The prime minister, who was making her Budget presentation in the House of Representatives on Tuesday, recognised the 10-year-old for her "understanding of aspects of the economy at such a young age".
The Gavel marvels at the brilliance of this youngster. Perhaps it's time to consider implementing a taxation module for GSAT because, without a doubt, Jamaica needs its citizens to be au fait with the operations of government and the role of taxation in the economy.
We believe the public debate on the recent tax package announced by Finance Minister Dr Peter Phillips has created the opportunity for all Jamaicans to engage in meaningful discourse on the state of the country's public finances. Simpson Miller's 10-year-old clearly understands, so the rest of us must get on board.
It is a given that no one likes to be taxed. No one wants to hear he is required to pay more for the services he consumes.
Without a doubt, the more educated Jamaicans are about the impact of taxation on particular sectors, the more likely we are to successfully contribute and influence taxation policies.
The most recent exercise in the Parliament has demonstrated the vast influence the business class had on tax measures imposed by Phillips. Indeed, business interests formed themselves into the Private Sector Working Group (PSWG) and were able to influence the direction of the Government's tax policies.
The success being reaped by the PSWG is a reflection of intense research on the possible effects of taxation on various sectors of the society. While its interest was clear, the research done by the PSWG allowed it to be so persuasive that policymakers were forced to take on board some of its suggestions.
If there is any lesson we can learn from the way in which the PSWG approached its task, it is the fact that with research, you are halfway up the curve. For too long our debate on taxes has tended to be that the measures are cruel, wicked and either anti-business or anti-poor.
We must lift the level of the discussion, and tertiary-level students and graduates have a responsibility to lead in this regard. It is a time for think tanks to be created which will focus on the effects of government policies. If more Jamaicans engage in such discussions and seek to participate in the governance process, it will redound to the benefit of our democracy.
But the matter of taxation goes way beyond who should pay and how much. A central issue is what happens to the money once it is collected.
Value for money
Despite being burdened with billions in new taxes yearly, the quality of service paid for with tax dollars had not been at the level where Jamaicans feel comfortable.
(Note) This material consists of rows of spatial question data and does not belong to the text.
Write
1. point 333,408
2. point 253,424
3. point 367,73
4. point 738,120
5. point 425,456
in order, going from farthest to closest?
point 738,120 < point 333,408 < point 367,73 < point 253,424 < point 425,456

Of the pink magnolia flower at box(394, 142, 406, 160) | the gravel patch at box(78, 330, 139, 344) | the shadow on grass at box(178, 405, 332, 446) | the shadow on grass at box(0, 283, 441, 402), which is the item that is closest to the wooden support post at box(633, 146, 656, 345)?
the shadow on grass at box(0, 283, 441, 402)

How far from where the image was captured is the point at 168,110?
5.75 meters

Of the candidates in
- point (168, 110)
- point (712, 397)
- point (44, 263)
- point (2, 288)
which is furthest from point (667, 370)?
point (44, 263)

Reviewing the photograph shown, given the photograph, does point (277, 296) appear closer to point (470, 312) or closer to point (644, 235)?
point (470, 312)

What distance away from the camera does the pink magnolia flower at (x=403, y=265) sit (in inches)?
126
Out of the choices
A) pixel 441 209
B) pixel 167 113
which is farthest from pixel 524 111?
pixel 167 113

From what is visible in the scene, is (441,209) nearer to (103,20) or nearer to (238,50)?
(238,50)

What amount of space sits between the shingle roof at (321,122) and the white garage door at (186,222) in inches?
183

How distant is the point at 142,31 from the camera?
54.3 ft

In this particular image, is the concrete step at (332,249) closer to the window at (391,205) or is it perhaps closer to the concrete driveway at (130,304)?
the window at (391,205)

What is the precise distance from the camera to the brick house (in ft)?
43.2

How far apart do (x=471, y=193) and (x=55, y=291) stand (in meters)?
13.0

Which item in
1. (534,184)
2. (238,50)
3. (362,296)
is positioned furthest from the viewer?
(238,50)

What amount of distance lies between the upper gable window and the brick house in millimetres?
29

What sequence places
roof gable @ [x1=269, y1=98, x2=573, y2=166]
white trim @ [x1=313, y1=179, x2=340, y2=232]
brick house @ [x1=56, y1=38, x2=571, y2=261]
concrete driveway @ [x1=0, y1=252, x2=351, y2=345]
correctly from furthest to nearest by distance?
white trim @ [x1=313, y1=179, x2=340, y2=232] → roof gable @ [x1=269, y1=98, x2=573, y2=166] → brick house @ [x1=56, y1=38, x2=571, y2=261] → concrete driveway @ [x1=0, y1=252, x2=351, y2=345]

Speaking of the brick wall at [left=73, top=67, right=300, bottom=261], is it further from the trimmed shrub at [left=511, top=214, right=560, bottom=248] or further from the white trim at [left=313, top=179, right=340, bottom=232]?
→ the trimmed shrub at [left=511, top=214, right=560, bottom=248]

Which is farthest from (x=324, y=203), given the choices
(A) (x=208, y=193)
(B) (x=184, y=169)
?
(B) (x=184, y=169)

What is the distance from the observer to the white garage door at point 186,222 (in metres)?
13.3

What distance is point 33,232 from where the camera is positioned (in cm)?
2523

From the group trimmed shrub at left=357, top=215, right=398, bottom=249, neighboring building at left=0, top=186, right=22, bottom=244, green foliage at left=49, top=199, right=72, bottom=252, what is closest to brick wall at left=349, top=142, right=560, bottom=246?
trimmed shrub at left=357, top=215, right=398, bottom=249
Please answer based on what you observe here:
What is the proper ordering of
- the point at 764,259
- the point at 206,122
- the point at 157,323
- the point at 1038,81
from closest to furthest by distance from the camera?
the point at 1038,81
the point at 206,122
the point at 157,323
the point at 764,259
The vast majority of our roads are in a deplorable condition; the police force has been far from clinical and is riddled with corruption; the wheels of justice turn at the pace of a full stop; the education system has failed the majority of our people; and our health-care service has been on life support.
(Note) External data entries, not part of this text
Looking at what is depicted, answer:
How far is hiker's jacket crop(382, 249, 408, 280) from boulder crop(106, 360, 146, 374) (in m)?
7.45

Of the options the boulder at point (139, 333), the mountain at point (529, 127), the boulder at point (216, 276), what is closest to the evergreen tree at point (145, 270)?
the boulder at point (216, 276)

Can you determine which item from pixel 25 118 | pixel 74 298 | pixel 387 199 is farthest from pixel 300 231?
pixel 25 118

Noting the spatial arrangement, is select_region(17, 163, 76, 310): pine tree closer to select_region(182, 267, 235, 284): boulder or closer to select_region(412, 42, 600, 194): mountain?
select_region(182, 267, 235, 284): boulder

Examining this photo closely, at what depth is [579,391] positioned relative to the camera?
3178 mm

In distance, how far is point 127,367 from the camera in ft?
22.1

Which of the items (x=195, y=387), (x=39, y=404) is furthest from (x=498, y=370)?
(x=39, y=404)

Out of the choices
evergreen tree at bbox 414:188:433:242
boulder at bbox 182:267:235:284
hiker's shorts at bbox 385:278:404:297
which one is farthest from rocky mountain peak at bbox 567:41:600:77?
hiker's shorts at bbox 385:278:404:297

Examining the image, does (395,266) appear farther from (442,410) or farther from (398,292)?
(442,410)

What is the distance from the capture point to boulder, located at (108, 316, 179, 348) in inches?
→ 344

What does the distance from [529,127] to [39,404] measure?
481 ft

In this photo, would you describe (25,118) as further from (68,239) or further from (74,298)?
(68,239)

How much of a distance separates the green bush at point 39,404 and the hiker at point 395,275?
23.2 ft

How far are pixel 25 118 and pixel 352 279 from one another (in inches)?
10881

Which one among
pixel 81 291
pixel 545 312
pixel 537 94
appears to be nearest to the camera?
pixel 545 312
Jamaicans are less likely to resist tax packages whenever they are confident that their money is being properly spent.
This is precisely why we must insist that our Government take the necessary steps to reduce waste and operate an efficient public service. Similarly, concrete steps must be taken to reduce the country's debt and put the country on a growth path.
The Gavel is certain that Simpson Miller's 10-year-old understands such economic equations. And although our advice is unsolicited, we think the prime minister should consider inviting the child to lead the country's economic team if it fails to fix what the previous Government broke.
But as a starter, the Government should use that 10-year-old girl to do public lectures in village halls and town centres right across the country. The more Jamaicans understand the state of the economy, the greater the odds of having all hands on deck in restoring the economy. The speaker, though, must be credible.